→ **WHAT YOU WILL DO**:
Word for word, copy all the data and drop the pictures.

→ **RECORDS FOR THIS TASK**:
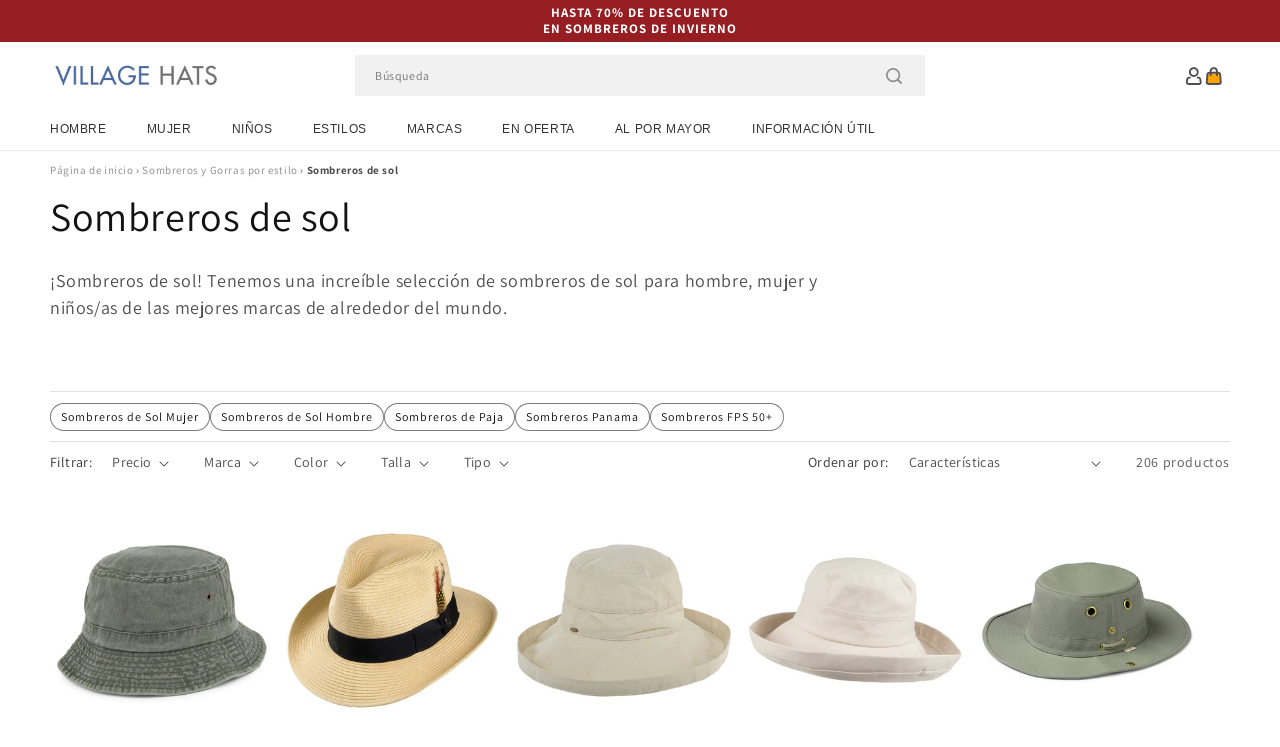

--- FILE ---
content_type: text/css
request_url: https://www.sombrerosygorras.es/cdn/shop/t/124/assets/component-collection-hero-metafield-based.css?v=76889921855678158541767791592
body_size: -311
content:
.collection-hero__inner{display:flex;flex-direction:column-reverse}.collection-hero__text-wrapper{flex-basis:100%}@media screen and (min-width: 750px){.collection-hero{padding:0}.collection-hero__inner{align-items:center;flex-direction:row;padding-bottom:0}}.collection-hero__title{margin:2.5rem 0}.collection-hero__title+.collection-hero__description{margin-top:1.5rem;margin-bottom:1.5rem;font-size:1.6rem;line-height:calc(1 + .5 / var(--font-body-scale))}.collection-hero__image-container{padding-top:20px}@media screen and (min-width: 750px){.collection-hero__title+.collection-hero__description{font-size:1.8rem;margin-top:2rem;margin-bottom:2rem}.collection-hero__description{max-width:66.67%}.collection-hero__description.collection-hero__description-with-image{max-width:95%}.collection-hero__image-container{align-self:stretch;flex:1 0 50%;margin-left:3rem;min-height:20rem}.collection-hero__inner>.collection-hero__image-container>picture>img{height:100%}}.collection-hero__image-container>picture>img{width:100%;height:200px;object-fit:cover}
/*# sourceMappingURL=/cdn/shop/t/124/assets/component-collection-hero-metafield-based.css.map?v=76889921855678158541767791592 */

→ **PROBLEM SOLUTION**:
--- FILE ---
content_type: text/css
request_url: https://www.sombrerosygorras.es/cdn/shop/t/124/assets/component-collection-hero-metafield-based.css?v=76889921855678158541767791592
body_size: -311
content:
.collection-hero__inner{display:flex;flex-direction:column-reverse}.collection-hero__text-wrapper{flex-basis:100%}@media screen and (min-width: 750px){.collection-hero{padding:0}.collection-hero__inner{align-items:center;flex-direction:row;padding-bottom:0}}.collection-hero__title{margin:2.5rem 0}.collection-hero__title+.collection-hero__description{margin-top:1.5rem;margin-bottom:1.5rem;font-size:1.6rem;line-height:calc(1 + .5 / var(--font-body-scale))}.collection-hero__image-container{padding-top:20px}@media screen and (min-width: 750px){.collection-hero__title+.collection-hero__description{font-size:1.8rem;margin-top:2rem;margin-bottom:2rem}.collection-hero__description{max-width:66.67%}.collection-hero__description.collection-hero__description-with-image{max-width:95%}.collection-hero__image-container{align-self:stretch;flex:1 0 50%;margin-left:3rem;min-height:20rem}.collection-hero__inner>.collection-hero__image-container>picture>img{height:100%}}.collection-hero__image-container>picture>img{width:100%;height:200px;object-fit:cover}
/*# sourceMappingURL=/cdn/shop/t/124/assets/component-collection-hero-metafield-based.css.map?v=76889921855678158541767791592 */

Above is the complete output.